What can you do with the hundreds of pine cones littering the yard? Collect them for your houseplants is what. Free and plentiful, pine cones are a great option for aerating soil and improving drainage in potted plants. The benefits of pine cones are that they're all-natural and, even though they're organic and will eventually break down, that process will take a while. Pine cones are sturdy enough that they won't just turn to mush like newspaper or cardboard would. Almost like a miniature no-mess version of a compost bin, some plants' root systems will even consume the pine cones for energy.

If you don't have evergreens in your backyard, you likely won't need to go too far to find them in a park. A few inches of pine cones at the bottom of the pot will give excess water a place to flow away from the roots. Or, if you have particularly small pine cones, you could stir them into the soil as an amendment before adding your plants.

Plastic bottles

Just like bubble wrap, plastic bottles work at the bottom of a planter as a buffer layer. Only use bottles that have been thoroughly cleaned and have never held noxious chemicals. Think water bottles, not cleaning supplies. Milk jugs and soda bottles will work too, once they've been washed. Also, keep the caps secured tightly to keep them from filling up with potting soil or the water they're supposed to be helping alleviate.

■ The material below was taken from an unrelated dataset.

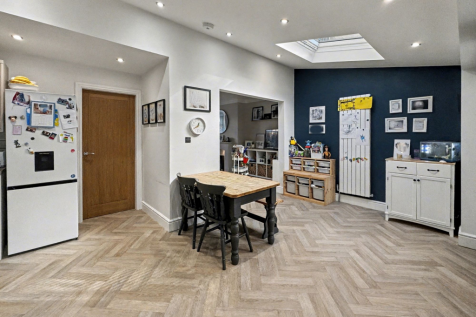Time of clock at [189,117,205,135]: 12:38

Capping them will also keep them from collapsing.

A side benefit of filling up a good amount of space in your planter with empty plastic bottles, is that it will be lighter and easier to move around. Of course, this is beneficial for seasonal plants that need to move inside once it gets cold or just for when you're in the mood to reorganize and redecorate your patio. The bottles will still be recyclable even after sitting under plants for a while. If you find you're done with them, give them a quick rinse with the garden hose and toss them in your recycling bin.

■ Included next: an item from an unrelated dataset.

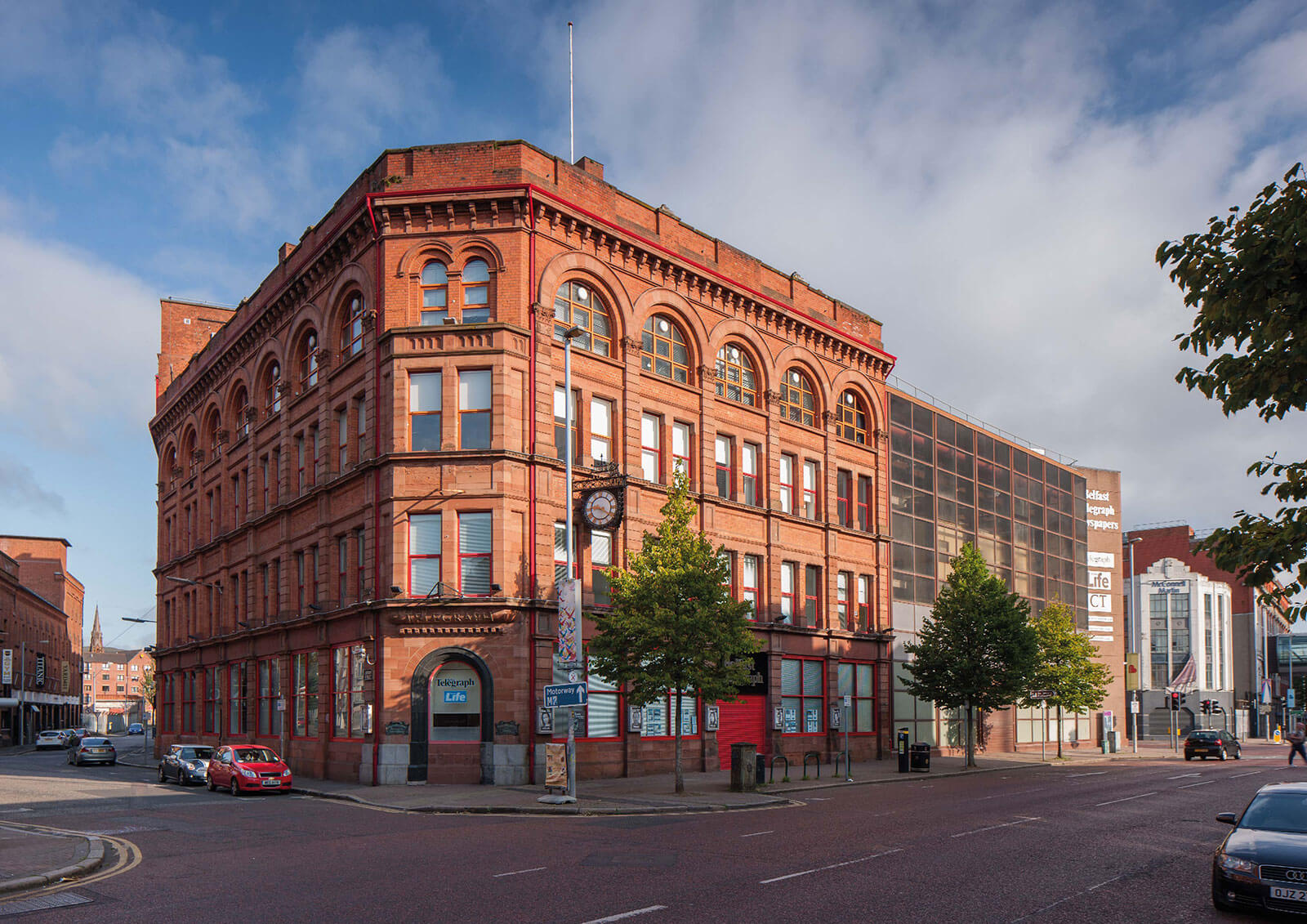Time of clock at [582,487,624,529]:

As mentioned above, vermiculite is very similar to, and sometimes mistaken for, perlite. It is also pH neutral and gets heated so that it expands and can better retain moisture, but instead of looking like white styrofoam, vermiculite has a gray color and flaky texture. Vermiculite is sterile and porous, and when it comes to its strengths, it wins out for water retention. That's partly due to the curled and worm-like shape of each small particle that allows it to hold water in its tiny crevices. That excess moisture won't damage the roots of your plants, but it will be available for them when they need it.

Vermiculite is another naturally occurring option that gets mined from the earth, so it's perfect for organic growers. A bag of just vermiculite should be easy to find at garden centers or on Amazon. Use it to create a drainage layer at the bottom of your pots, or mix it into the soil as an amendment.